Embrace the Quest

Monty Python and the Holy Grail

I’m a child of the 80’s.  I grew up on a diet of movies like The Goonies, Indiana Jones, The Princess Bride, and The NeverEnding Story.  Spoiler alert – the good guys find the treasure and live to tell about it.

What makes these movies great – and enduring – is not the climax.  The joy is in the quest.  It’s the journey that’s compelling.  It’s the ups and downs, the booby traps, the near-misses and the hard-fought triumphs.

It wasn’t that long ago that I was driving with the Deputy Superintendent back to the District Office from a meeting.  We were discussing the XQ Super School competition that we’ve been engaged in over the past year.  At some point, I declared how intently I wanted to win – to bring the attention and resources to the kids of Santa Ana.  His response was to encourage my pursuit of the goal – but then he cautioned me.  He warned me not to allow my focus on the final goal to cloud my vision around the possibilities that arise while en route.

The vision is always out there.  It keeps us animated and full of purpose.  It draws us in to the struggle where the real learning happens.  If we reach the goal too easily, then it is almost certain that we didn’t set our expectations high enough.  Sometimes we shoot low just to ensure success.

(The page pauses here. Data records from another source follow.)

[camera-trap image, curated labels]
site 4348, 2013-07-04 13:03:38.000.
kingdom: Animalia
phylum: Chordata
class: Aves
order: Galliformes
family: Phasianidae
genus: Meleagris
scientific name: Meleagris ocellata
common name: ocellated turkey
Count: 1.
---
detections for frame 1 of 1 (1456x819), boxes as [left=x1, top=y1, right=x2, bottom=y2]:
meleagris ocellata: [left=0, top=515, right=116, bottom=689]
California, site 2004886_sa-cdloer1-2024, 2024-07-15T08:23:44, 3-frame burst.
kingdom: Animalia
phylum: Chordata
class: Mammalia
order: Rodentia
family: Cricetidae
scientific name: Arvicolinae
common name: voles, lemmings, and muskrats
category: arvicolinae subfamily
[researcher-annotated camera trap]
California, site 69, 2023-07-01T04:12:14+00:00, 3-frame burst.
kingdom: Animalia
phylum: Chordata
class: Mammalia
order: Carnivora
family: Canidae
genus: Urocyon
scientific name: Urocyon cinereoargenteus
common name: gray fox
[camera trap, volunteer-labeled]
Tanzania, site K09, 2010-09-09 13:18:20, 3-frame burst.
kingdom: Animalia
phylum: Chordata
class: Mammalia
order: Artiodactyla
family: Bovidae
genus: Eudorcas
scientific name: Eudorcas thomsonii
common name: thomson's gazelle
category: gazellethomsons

I spent most of my day engaged in a fascinating discussion about how to use principles of gamification to enrich and deepen engagement for professional learning in our district.  It was one of those conversations where just about every five minutes someone on the team had a brilliant “aha” moment.  We needed about four dozen of those to get to where we had something concrete and actionable that we could test.  The ideas were flying, some of them rather silly but most of them rather profound.  Each time we thought we’d settled for a solution, someone else seemed to ratchet up the level of complexity, or discover a hole in our program logic.  We pushed for greater clarity and the outcome kept getting better.

In a true learning organization, there is a healthy recognition that we don’t currently have all of the answers. What we do have is a shared passion for the work and a hunger to learn and make a difference in the lives of students.  While we think it’s the end goal that we’re after, what’s really feeding us is the opportunity to authentically collaborate and learn together.